Reproduce word for word the entire passage below about the Spanish-language periodical from London and the Buenos Ayrean notions of London, footnote included.

Excerpt to read Start Marker

Part 10
A work published in London, by Mr. Ackerman, in the Spanish language, with plates, called _Variedades et Mensagero de Londres_, has numerous purchasers here. It is published quarterly, and reflects great credit on its author. This publication will afford to the South Americans an excellent idea of Great Britain and Europe generally;[28] it contains selections from our best authors.
[28] Many of the Buenos Ayreans, of the second and third grade, have most confused notions of London. They think that all England is in London; and in speaking of the arrival of a vessel from Liverpool, Falmouth, or any other port, they add Liverpool in London, Falmouth in London; and when speaking of English passengers arriving, no matter from what part, they are all from London. Seeing so many Englishmen in their country, gentry of the above description have the most exalted notions of themselves, and of the superiority of Buenos Ayres over the rest of the world. We must not blame their self-importance; for we have a tolerable share of it ourselves, else the world has terribly belied us.

Excerpt to read End Marker
Data excerpts Start Marker

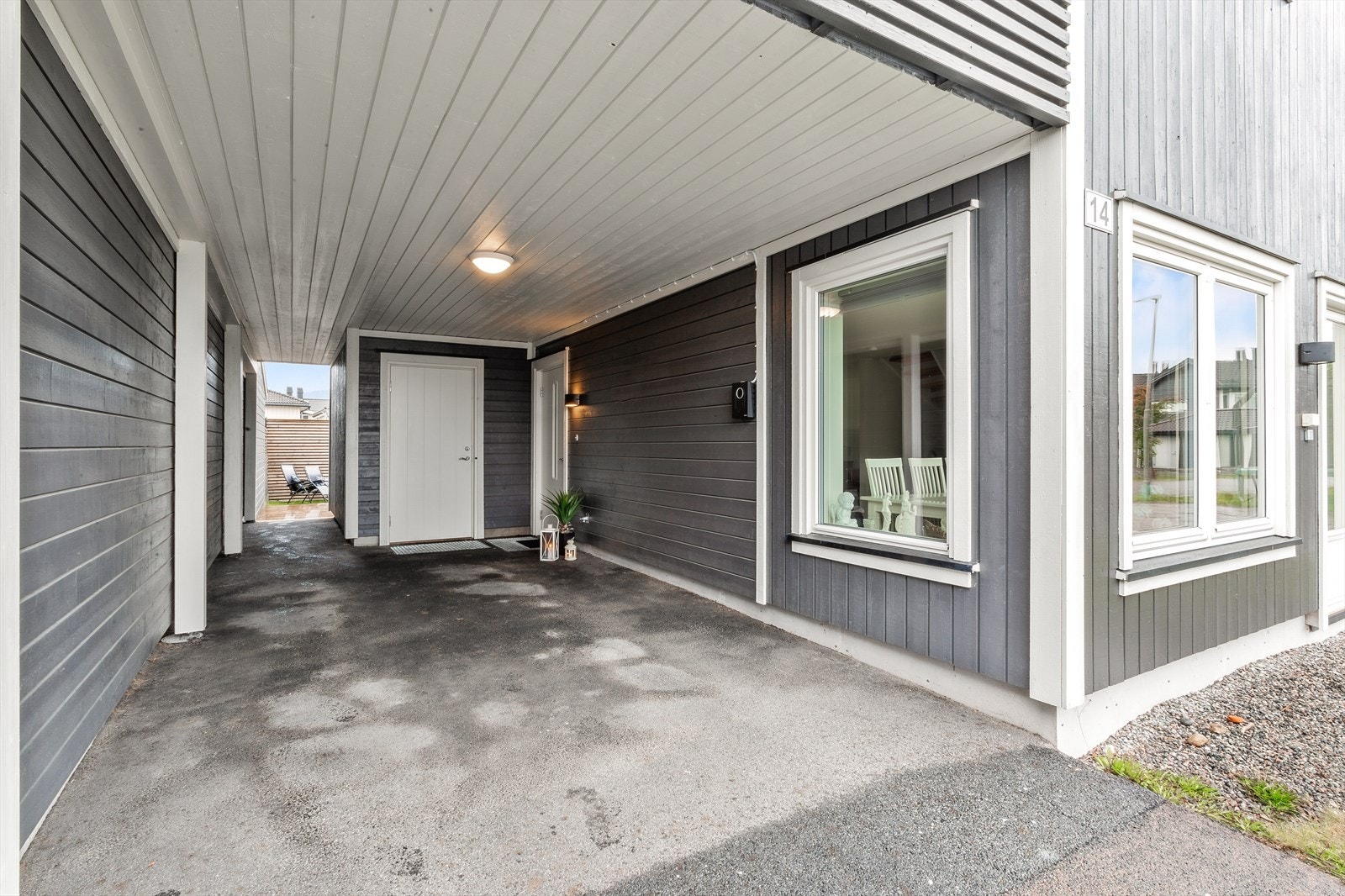 På nordsiden av huset er det utgang fra stuen til en hage med plen og markterrasse på ca. 30 kvm. Galleribilde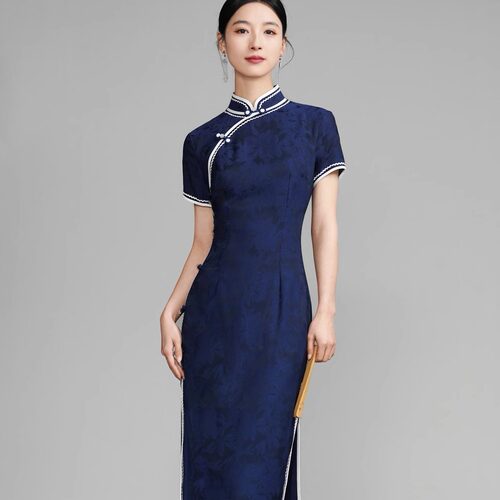 2025春季新款女中式收腰显瘦连衣裙女民国风斜襟走秀改良蓝色旗袍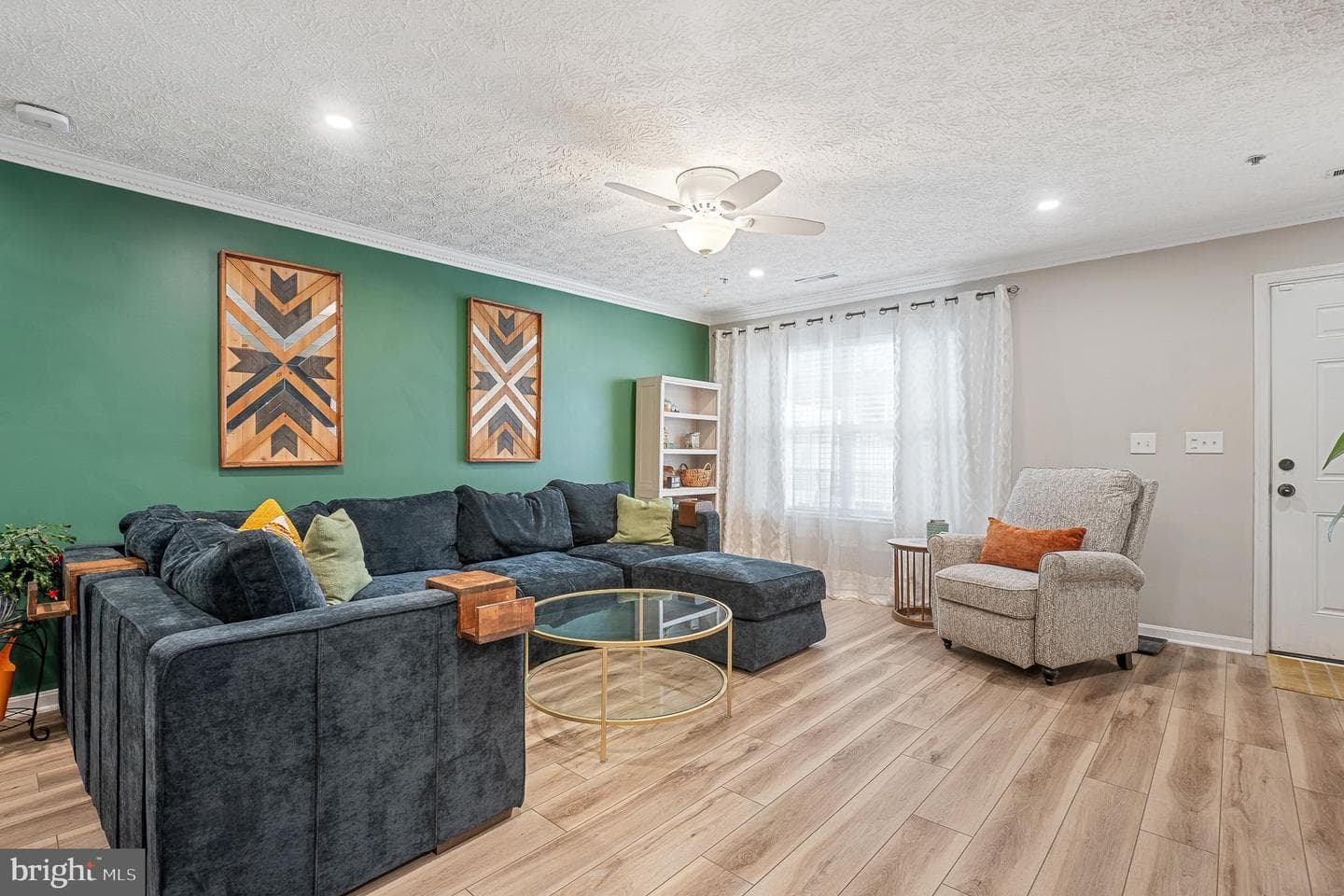10 Ironstone Court #d photo 5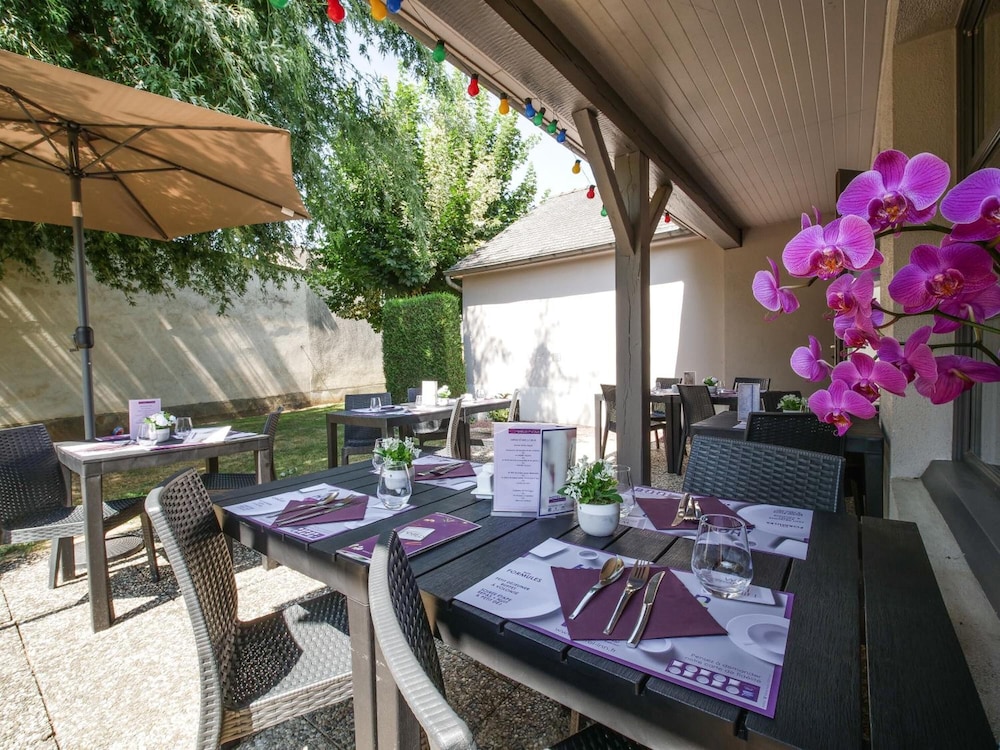 Hotel Inn Design Sable Sur Sarthe Resto Novo 35/50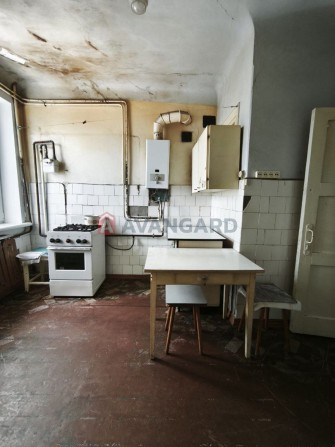 Продам 2 кімнатну квартиру у Центрі. Під ремонт - фото 1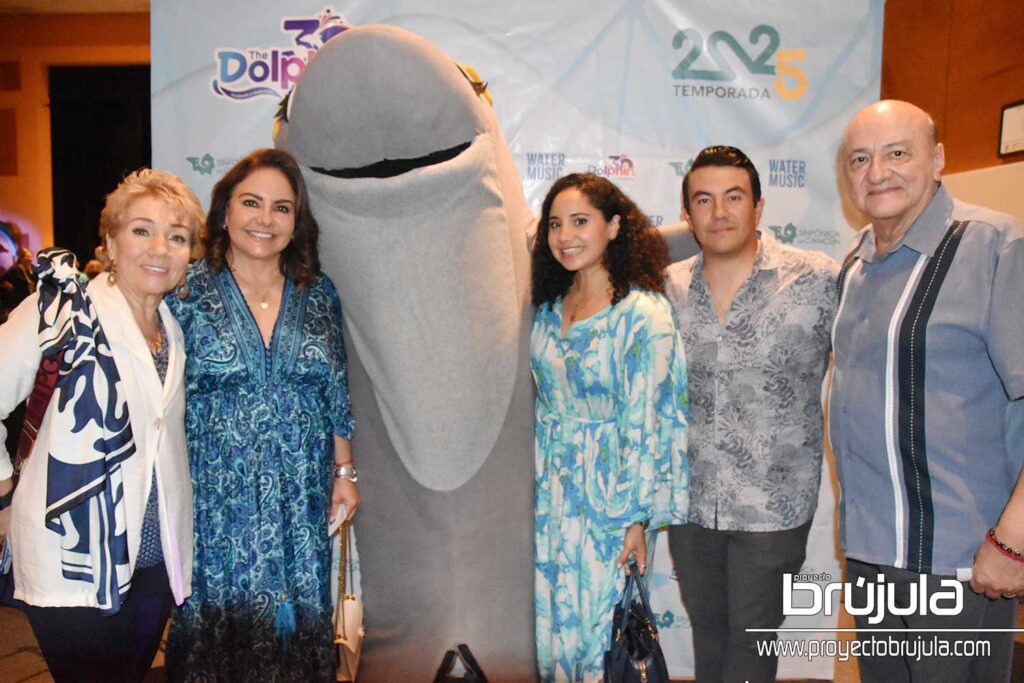 2 MARU ORTIZ, NENINA ALBOR, VALERIA ALBOR, ALAN Y ALFREDO ORTIZ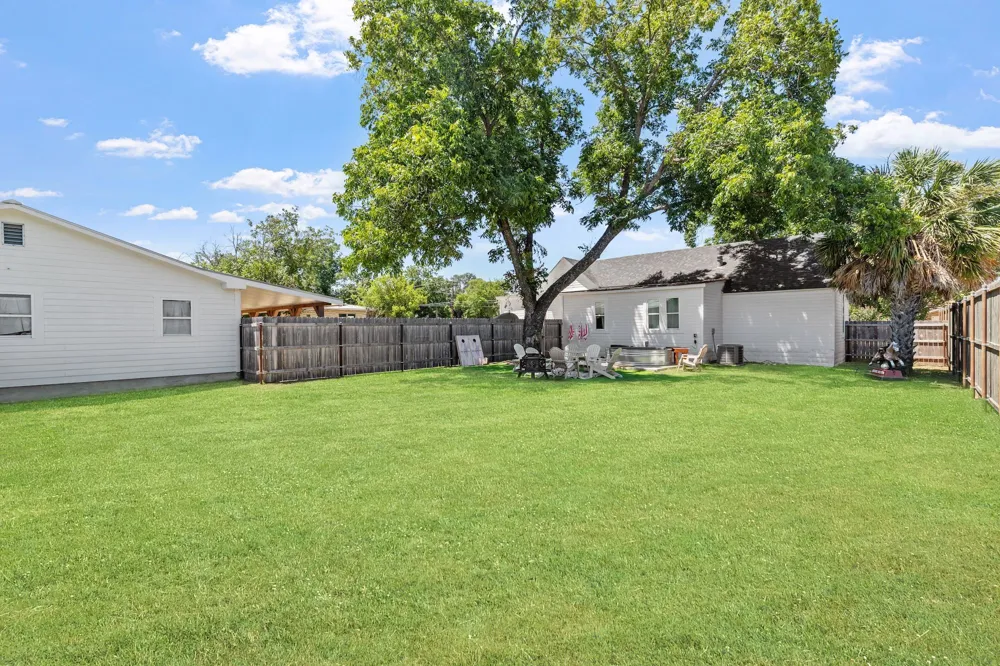 703 E HIGHWAY ST STREET Fredericksburg, TX 78624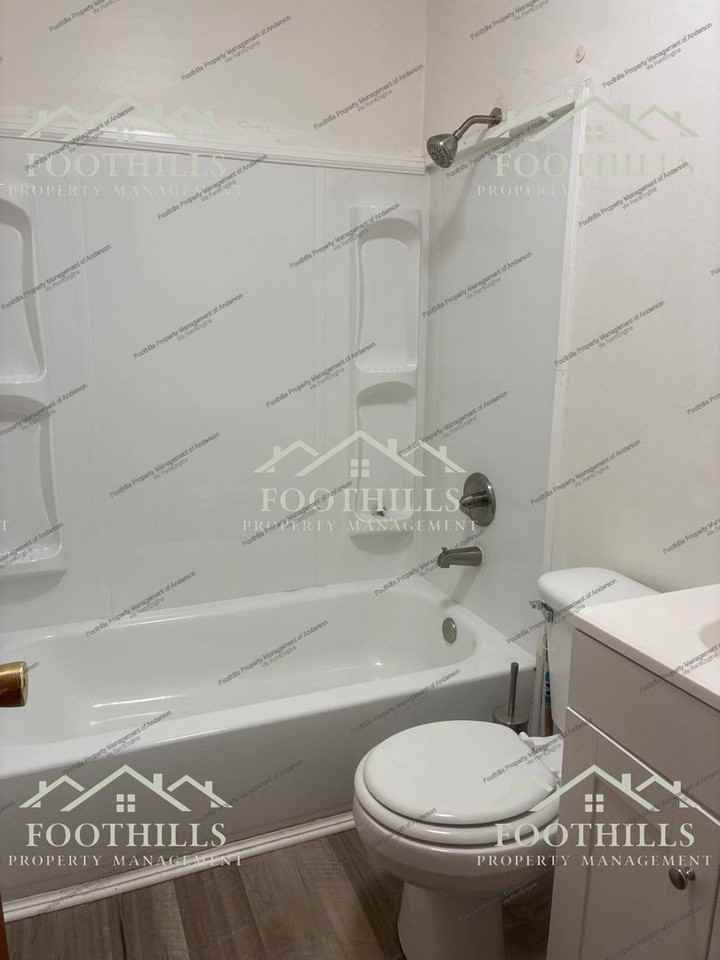 202 Kennemore St #8 - Photo 7 of 12
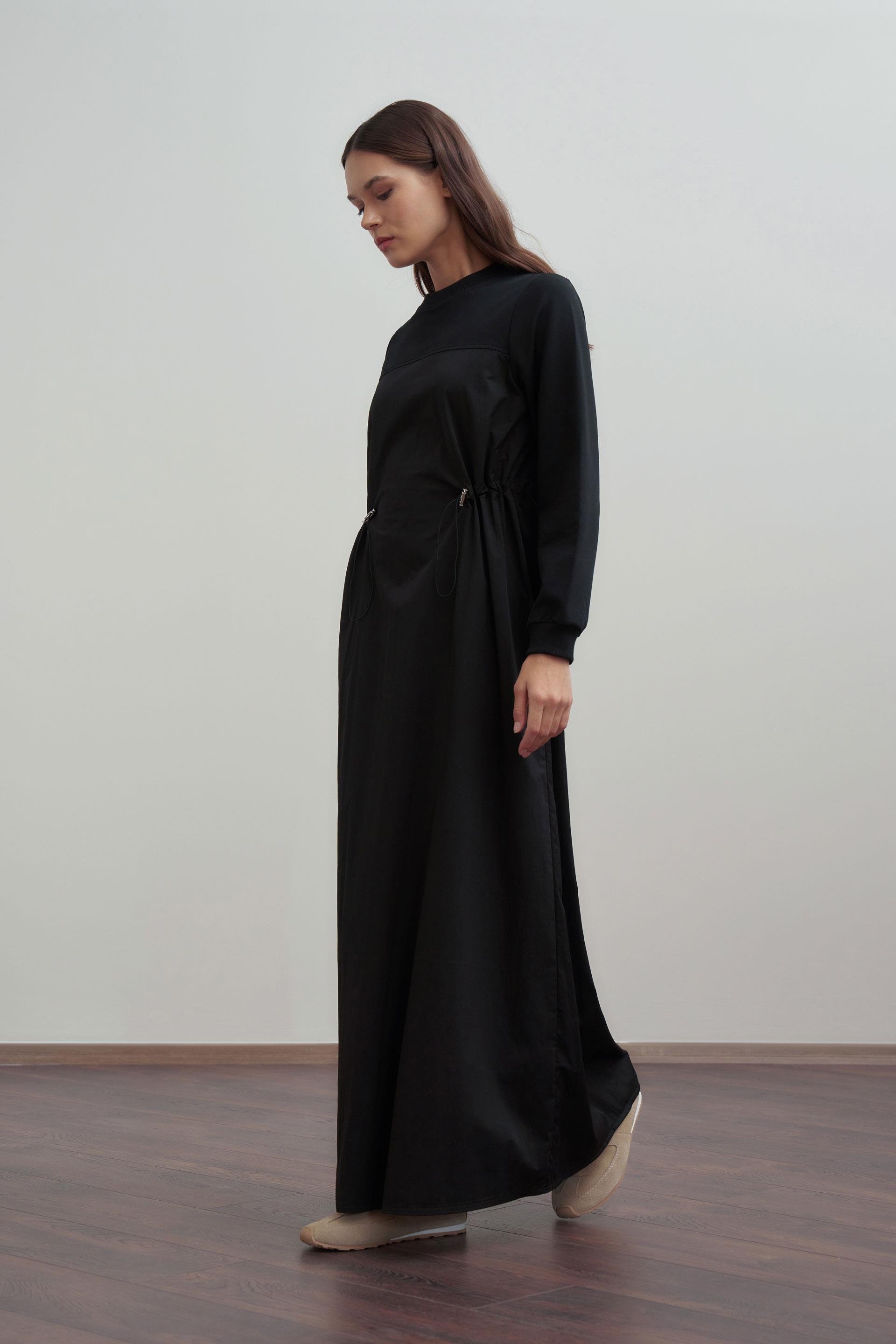 Siyah-Pamuklu Lastikli Bel Ayarlı Elbise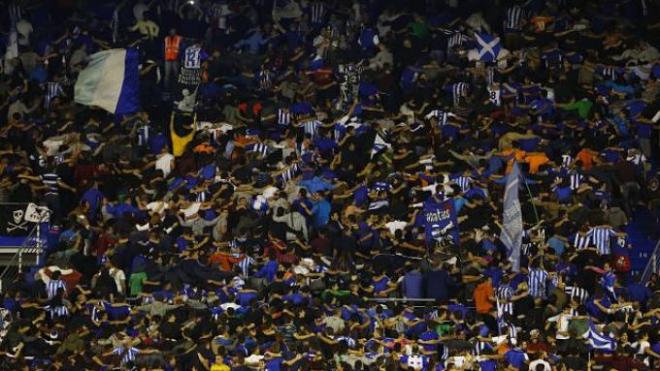 La afición celebra el 1-0 del Alavés.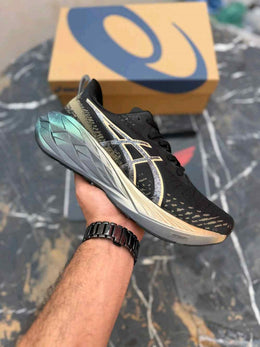 Asics Black Novablast 4 Platinum Champagne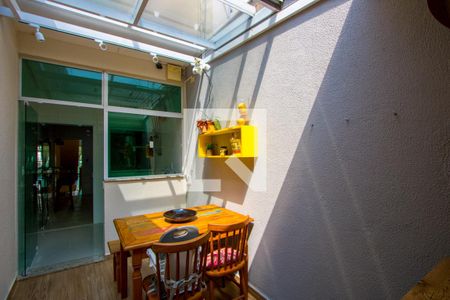 Casa à venda com 162m², 3 quartos e 3 vagasEspaço gourmet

Data excerpts End Marker

Response below –
Part 10
A work published in London, by Mr. Ackerman, in the Spanish language, with plates, called _Variedades et Mensagero de Londres_, has numerous purchasers here. It is published quarterly, and reflects great credit on its author. This publication will afford to the South Americans an excellent idea of Great Britain and Europe generally;[28] it contains selections from our best authors.
[28] Many of the Buenos Ayreans, of the second and third grade, have most confused notions of London. They think that all England is in London; and in speaking of the arrival of a vessel from Liverpool, Falmouth, or any other port, they add Liverpool in London, Falmouth in London; and when speaking of English passengers arriving, no matter from what part, they are all from London. Seeing so many Englishmen in their country, gentry of the above description have the most exalted notions of themselves, and of the superiority of Buenos Ayres over the rest of the world. We must not blame their self-importance; for we have a tolerable share of it ourselves, else the world has terribly belied us.